Ascending the stairs was a step in the midst of an efficiently-engineered process.

The man of medium height and build, except for large forearms and bulging shoulders he couldn’t quite explain, left the main floor bathroom, walked through the kitchen and halfway through the living room to reach the stairs, then ascended to the second floor. The main floor bathroom contained only a shower, while the upstairs bathroom contained only a toilet, sink, and mirror, and since the only one of those that sprayed water with decent pressure also doubled as a waste disposal device, he was forced to take his shower in the main floor bathroom and then hustle upstairs wearing a towel to finish the morning routine.

He thought about the builder’s planning process when deciding on the layout of the home, deciding the only way things made sense was–they printed out stickers with the names of various rooms, assigning each a random number from one through however many rooms were in the house. Then they played Labyrinth. If the ball fell in the fifth hole on the first run, the room with that number was assigned the first, front-most position in the house, and so on until all the holes had received the ball and all the rooms had been assigned positions, however illogical. If that wasn’t it, they were just plain crazy, he thought.

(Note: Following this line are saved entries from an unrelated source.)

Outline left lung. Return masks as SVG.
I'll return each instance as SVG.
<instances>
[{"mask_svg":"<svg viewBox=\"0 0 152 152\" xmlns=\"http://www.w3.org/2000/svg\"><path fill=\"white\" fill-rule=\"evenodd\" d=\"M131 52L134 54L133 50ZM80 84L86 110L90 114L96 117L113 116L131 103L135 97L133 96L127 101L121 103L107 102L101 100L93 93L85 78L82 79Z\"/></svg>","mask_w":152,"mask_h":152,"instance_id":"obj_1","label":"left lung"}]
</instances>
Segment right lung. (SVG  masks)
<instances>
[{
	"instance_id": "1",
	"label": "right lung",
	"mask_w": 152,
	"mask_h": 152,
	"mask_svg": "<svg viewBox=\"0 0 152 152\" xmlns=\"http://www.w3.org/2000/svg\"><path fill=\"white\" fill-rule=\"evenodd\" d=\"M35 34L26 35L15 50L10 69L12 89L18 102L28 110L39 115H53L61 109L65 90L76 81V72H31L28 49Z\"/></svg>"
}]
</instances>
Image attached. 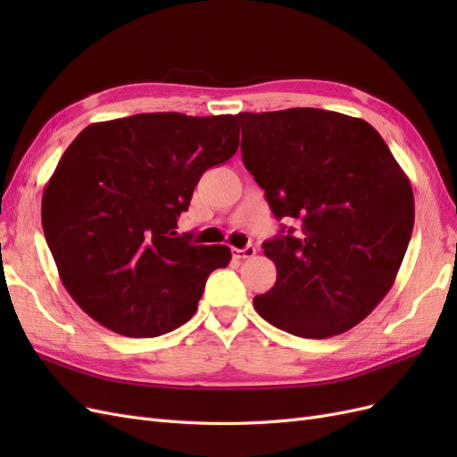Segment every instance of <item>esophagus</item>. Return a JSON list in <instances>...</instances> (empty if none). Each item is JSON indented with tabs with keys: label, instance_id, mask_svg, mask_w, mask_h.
Wrapping results in <instances>:
<instances>
[{
	"label": "esophagus",
	"instance_id": "1",
	"mask_svg": "<svg viewBox=\"0 0 457 457\" xmlns=\"http://www.w3.org/2000/svg\"><path fill=\"white\" fill-rule=\"evenodd\" d=\"M255 247L253 245H245V247H232V257L234 259H250V257H253L255 255Z\"/></svg>",
	"mask_w": 457,
	"mask_h": 457
}]
</instances>
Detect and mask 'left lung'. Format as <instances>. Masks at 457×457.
<instances>
[{"label":"left lung","instance_id":"obj_1","mask_svg":"<svg viewBox=\"0 0 457 457\" xmlns=\"http://www.w3.org/2000/svg\"><path fill=\"white\" fill-rule=\"evenodd\" d=\"M242 160L276 219L262 244L276 282L255 311L287 334H343L393 287L413 228V192L368 121L320 108L240 112Z\"/></svg>","mask_w":457,"mask_h":457}]
</instances>
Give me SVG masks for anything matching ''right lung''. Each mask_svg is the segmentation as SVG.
Returning <instances> with one entry per match:
<instances>
[{
	"label": "right lung",
	"mask_w": 457,
	"mask_h": 457,
	"mask_svg": "<svg viewBox=\"0 0 457 457\" xmlns=\"http://www.w3.org/2000/svg\"><path fill=\"white\" fill-rule=\"evenodd\" d=\"M234 116L135 114L81 131L41 198V225L66 292L126 337L188 322L227 245L177 234L200 177L234 156Z\"/></svg>",
	"instance_id": "obj_1"
}]
</instances>
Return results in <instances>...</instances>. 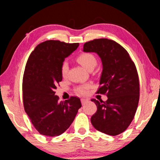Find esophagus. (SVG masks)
I'll use <instances>...</instances> for the list:
<instances>
[{"label":"esophagus","mask_w":160,"mask_h":160,"mask_svg":"<svg viewBox=\"0 0 160 160\" xmlns=\"http://www.w3.org/2000/svg\"><path fill=\"white\" fill-rule=\"evenodd\" d=\"M88 101H89V100L87 99V98H82V99H81V102H82V104H84L86 102H88Z\"/></svg>","instance_id":"34e87169"}]
</instances>
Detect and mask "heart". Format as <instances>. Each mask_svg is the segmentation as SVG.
Returning <instances> with one entry per match:
<instances>
[{"mask_svg": "<svg viewBox=\"0 0 160 160\" xmlns=\"http://www.w3.org/2000/svg\"><path fill=\"white\" fill-rule=\"evenodd\" d=\"M77 61L80 63L84 68L88 70L94 69L97 64V59L96 57L91 52H82L78 55L77 57ZM61 74L63 77H66L68 72V63L66 61H64L61 65ZM90 88V84H86L83 85H80L76 88V92L80 95H86L88 93V90Z\"/></svg>", "mask_w": 160, "mask_h": 160, "instance_id": "heart-1", "label": "heart"}]
</instances>
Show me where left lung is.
<instances>
[{
  "instance_id": "left-lung-1",
  "label": "left lung",
  "mask_w": 160,
  "mask_h": 160,
  "mask_svg": "<svg viewBox=\"0 0 160 160\" xmlns=\"http://www.w3.org/2000/svg\"><path fill=\"white\" fill-rule=\"evenodd\" d=\"M84 52H96L103 70L97 93L108 96L106 102L92 98L97 110L91 117L92 126L110 136L124 132L131 123L139 99L137 68L128 51L108 38L94 39L84 44Z\"/></svg>"
}]
</instances>
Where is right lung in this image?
Here are the masks:
<instances>
[{"instance_id":"1","label":"right lung","mask_w":160,"mask_h":160,"mask_svg":"<svg viewBox=\"0 0 160 160\" xmlns=\"http://www.w3.org/2000/svg\"><path fill=\"white\" fill-rule=\"evenodd\" d=\"M78 45L46 41L35 47L27 60L22 83L23 108L41 134H62L72 123L82 107L78 97L71 96L59 103L58 96L55 95V89L62 80V63Z\"/></svg>"}]
</instances>
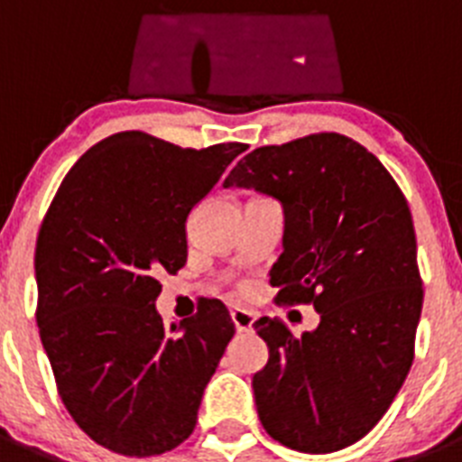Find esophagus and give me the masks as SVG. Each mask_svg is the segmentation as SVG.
<instances>
[{"instance_id": "esophagus-1", "label": "esophagus", "mask_w": 462, "mask_h": 462, "mask_svg": "<svg viewBox=\"0 0 462 462\" xmlns=\"http://www.w3.org/2000/svg\"><path fill=\"white\" fill-rule=\"evenodd\" d=\"M231 319H234V326L238 333H247V330H252V326H254V314L247 312V310L243 308L231 310Z\"/></svg>"}]
</instances>
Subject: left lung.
Instances as JSON below:
<instances>
[{
	"label": "left lung",
	"instance_id": "1",
	"mask_svg": "<svg viewBox=\"0 0 462 462\" xmlns=\"http://www.w3.org/2000/svg\"><path fill=\"white\" fill-rule=\"evenodd\" d=\"M284 208L277 303H312L319 326L296 337L280 319L252 379L259 419L280 444L330 454L368 435L414 361L423 289L405 196L361 143L310 134L245 154L224 180Z\"/></svg>",
	"mask_w": 462,
	"mask_h": 462
}]
</instances>
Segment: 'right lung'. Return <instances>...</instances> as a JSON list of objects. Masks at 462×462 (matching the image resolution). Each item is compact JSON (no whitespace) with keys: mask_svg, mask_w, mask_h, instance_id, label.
Listing matches in <instances>:
<instances>
[{"mask_svg":"<svg viewBox=\"0 0 462 462\" xmlns=\"http://www.w3.org/2000/svg\"><path fill=\"white\" fill-rule=\"evenodd\" d=\"M243 143L191 150L143 132L104 138L73 164L39 228L36 324L80 430L148 458L185 442L234 337L219 300L166 328L159 275L187 263L185 222Z\"/></svg>","mask_w":462,"mask_h":462,"instance_id":"1","label":"right lung"}]
</instances>
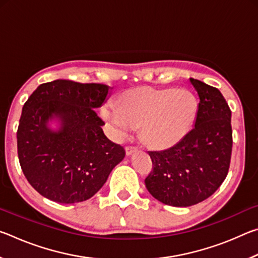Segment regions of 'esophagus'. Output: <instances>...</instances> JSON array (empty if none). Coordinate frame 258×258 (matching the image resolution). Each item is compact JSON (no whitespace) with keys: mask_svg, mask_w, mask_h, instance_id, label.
Here are the masks:
<instances>
[{"mask_svg":"<svg viewBox=\"0 0 258 258\" xmlns=\"http://www.w3.org/2000/svg\"><path fill=\"white\" fill-rule=\"evenodd\" d=\"M125 151H126V155L127 156H131L132 154H134L135 151H138V148L135 147H131V146H127L125 148Z\"/></svg>","mask_w":258,"mask_h":258,"instance_id":"obj_1","label":"esophagus"}]
</instances>
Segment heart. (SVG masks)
<instances>
[{
  "instance_id": "b5f03b06",
  "label": "heart",
  "mask_w": 258,
  "mask_h": 258,
  "mask_svg": "<svg viewBox=\"0 0 258 258\" xmlns=\"http://www.w3.org/2000/svg\"><path fill=\"white\" fill-rule=\"evenodd\" d=\"M117 107L104 110V116L120 137L140 127L146 145L165 149L190 132L197 116V99L190 91L139 86L128 89L117 99Z\"/></svg>"
}]
</instances>
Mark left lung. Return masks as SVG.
Listing matches in <instances>:
<instances>
[{"label": "left lung", "instance_id": "left-lung-1", "mask_svg": "<svg viewBox=\"0 0 258 258\" xmlns=\"http://www.w3.org/2000/svg\"><path fill=\"white\" fill-rule=\"evenodd\" d=\"M199 97L195 127L175 146L149 151L145 183L152 197L174 207L204 202L228 175L232 152L231 110L216 87L190 78Z\"/></svg>", "mask_w": 258, "mask_h": 258}]
</instances>
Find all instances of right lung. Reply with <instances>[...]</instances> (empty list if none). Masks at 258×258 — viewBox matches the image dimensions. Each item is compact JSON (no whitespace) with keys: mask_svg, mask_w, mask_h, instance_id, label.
<instances>
[{"mask_svg":"<svg viewBox=\"0 0 258 258\" xmlns=\"http://www.w3.org/2000/svg\"><path fill=\"white\" fill-rule=\"evenodd\" d=\"M110 87L56 80L34 91L23 107L17 131L24 175L38 194L59 204L90 199L125 157L124 148L104 135L95 109ZM58 119L60 127L47 123Z\"/></svg>","mask_w":258,"mask_h":258,"instance_id":"obj_1","label":"right lung"}]
</instances>
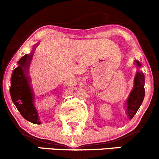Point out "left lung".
<instances>
[{"label":"left lung","mask_w":159,"mask_h":159,"mask_svg":"<svg viewBox=\"0 0 159 159\" xmlns=\"http://www.w3.org/2000/svg\"><path fill=\"white\" fill-rule=\"evenodd\" d=\"M136 66L138 68H141L142 65L139 61L136 60L134 61ZM145 75L142 71H138L135 77L134 78V86L132 91L129 94L125 103V109L126 115L129 119L134 117L139 107L143 102L145 97Z\"/></svg>","instance_id":"left-lung-1"}]
</instances>
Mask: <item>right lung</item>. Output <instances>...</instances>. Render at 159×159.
<instances>
[{"mask_svg":"<svg viewBox=\"0 0 159 159\" xmlns=\"http://www.w3.org/2000/svg\"><path fill=\"white\" fill-rule=\"evenodd\" d=\"M33 54H25L17 61L11 79L10 94L12 102L24 118L33 124L40 125L38 113L34 105V94L29 84L28 76L30 62Z\"/></svg>","mask_w":159,"mask_h":159,"instance_id":"right-lung-1","label":"right lung"}]
</instances>
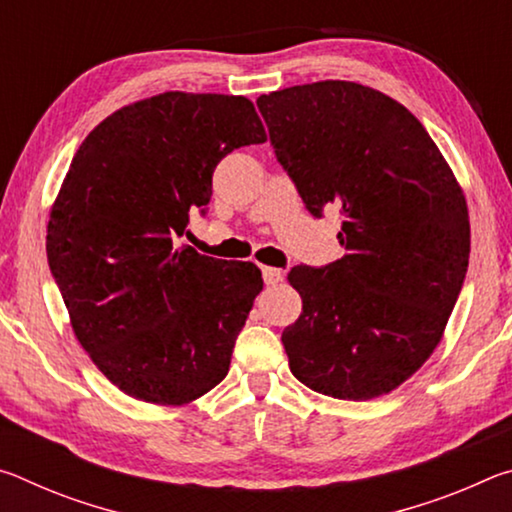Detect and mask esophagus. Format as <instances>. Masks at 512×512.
Here are the masks:
<instances>
[{
	"instance_id": "1",
	"label": "esophagus",
	"mask_w": 512,
	"mask_h": 512,
	"mask_svg": "<svg viewBox=\"0 0 512 512\" xmlns=\"http://www.w3.org/2000/svg\"><path fill=\"white\" fill-rule=\"evenodd\" d=\"M262 277L266 284H277L282 280V268H273V266H264L262 268Z\"/></svg>"
}]
</instances>
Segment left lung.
<instances>
[{
    "instance_id": "1",
    "label": "left lung",
    "mask_w": 512,
    "mask_h": 512,
    "mask_svg": "<svg viewBox=\"0 0 512 512\" xmlns=\"http://www.w3.org/2000/svg\"><path fill=\"white\" fill-rule=\"evenodd\" d=\"M257 108L307 210L343 214L345 255L287 275L302 298L282 332L293 377L336 400L391 393L438 348L461 293L463 189L420 121L368 85H293Z\"/></svg>"
}]
</instances>
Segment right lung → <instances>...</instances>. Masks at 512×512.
<instances>
[{
  "label": "right lung",
  "instance_id": "obj_1",
  "mask_svg": "<svg viewBox=\"0 0 512 512\" xmlns=\"http://www.w3.org/2000/svg\"><path fill=\"white\" fill-rule=\"evenodd\" d=\"M266 142L253 101L162 92L85 137L47 225V259L74 336L135 400L183 406L223 381L262 271L176 246L212 173Z\"/></svg>",
  "mask_w": 512,
  "mask_h": 512
}]
</instances>
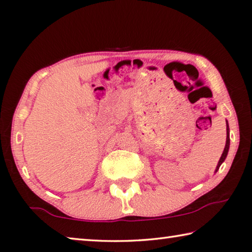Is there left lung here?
Listing matches in <instances>:
<instances>
[{
	"mask_svg": "<svg viewBox=\"0 0 252 252\" xmlns=\"http://www.w3.org/2000/svg\"><path fill=\"white\" fill-rule=\"evenodd\" d=\"M229 146H230V138H229V126H228V122H227V141H225L224 150H223V152H222V156H221L220 160H219V162H218V165H217L216 171H218V169H219V167L221 165V163H222V162H223V161H224V159H225V157H227V155H228V150H229Z\"/></svg>",
	"mask_w": 252,
	"mask_h": 252,
	"instance_id": "obj_1",
	"label": "left lung"
}]
</instances>
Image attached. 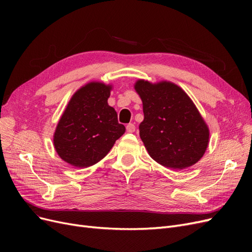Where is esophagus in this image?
I'll list each match as a JSON object with an SVG mask.
<instances>
[{"mask_svg":"<svg viewBox=\"0 0 252 252\" xmlns=\"http://www.w3.org/2000/svg\"><path fill=\"white\" fill-rule=\"evenodd\" d=\"M126 130H127V132H129V133L134 132V131H135V126H134V124H132V123L128 124V125L126 126Z\"/></svg>","mask_w":252,"mask_h":252,"instance_id":"esophagus-1","label":"esophagus"}]
</instances>
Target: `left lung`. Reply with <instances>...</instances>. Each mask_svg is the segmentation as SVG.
<instances>
[{
    "label": "left lung",
    "mask_w": 252,
    "mask_h": 252,
    "mask_svg": "<svg viewBox=\"0 0 252 252\" xmlns=\"http://www.w3.org/2000/svg\"><path fill=\"white\" fill-rule=\"evenodd\" d=\"M134 89L143 102L140 136L149 156L171 169L199 162L209 143V128L194 103L177 84L138 80Z\"/></svg>",
    "instance_id": "obj_1"
}]
</instances>
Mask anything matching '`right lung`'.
Masks as SVG:
<instances>
[{"label":"right lung","mask_w":252,"mask_h":252,"mask_svg":"<svg viewBox=\"0 0 252 252\" xmlns=\"http://www.w3.org/2000/svg\"><path fill=\"white\" fill-rule=\"evenodd\" d=\"M112 85L89 82L78 89L57 125L53 146L59 157L77 168L100 162L125 132L108 105Z\"/></svg>","instance_id":"1"}]
</instances>
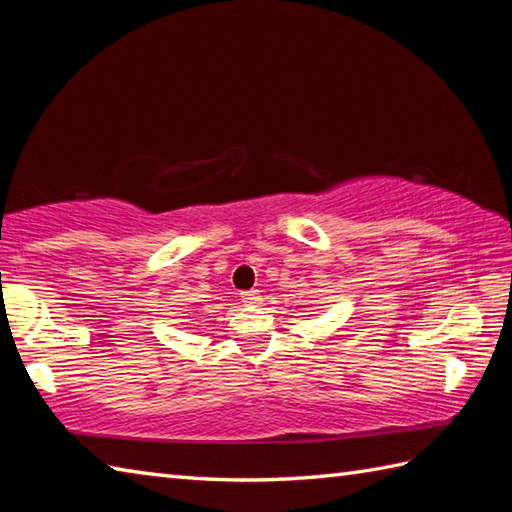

The man had OCD tendencies, going as far as counting the major actions it took to go from waking to dressed, numbering and timing these–putting on his flip-flops, yawning, stretching, airing out the pressure build-up in his spine, feeling for the end of the oak handrail, watching for the supports that held said handrail to the wall to ensure he didn’t smash his fingers as he felt his way along, descending the stairs, reaching for the brass doorknob, sweeping his hand up to flip on the light switch, and so on–with the goal of creating a repeatable process.

He felt he was well on his way to publishing the results of his self-funded efficiency study. Then the growth appeared, and his carefully-timed process slowed faster than a fat man after breaking into a five-second run.

* * *

Whenever I emerge from our main floor bathroom and start to ascend the stairs, our youngest, Ella, our fireworks-warehouse-dropped-in-a-match-factory three-year-old, bolts from whatever she’s doing and rockets ahead of me. She has to be upstairs while I’m up there getting ready for the day. Her presence is welcome, though it makes for interesting management of modesty. Ok, she’s in the hallway, so I have five seconds to switch out this towel for my underwear.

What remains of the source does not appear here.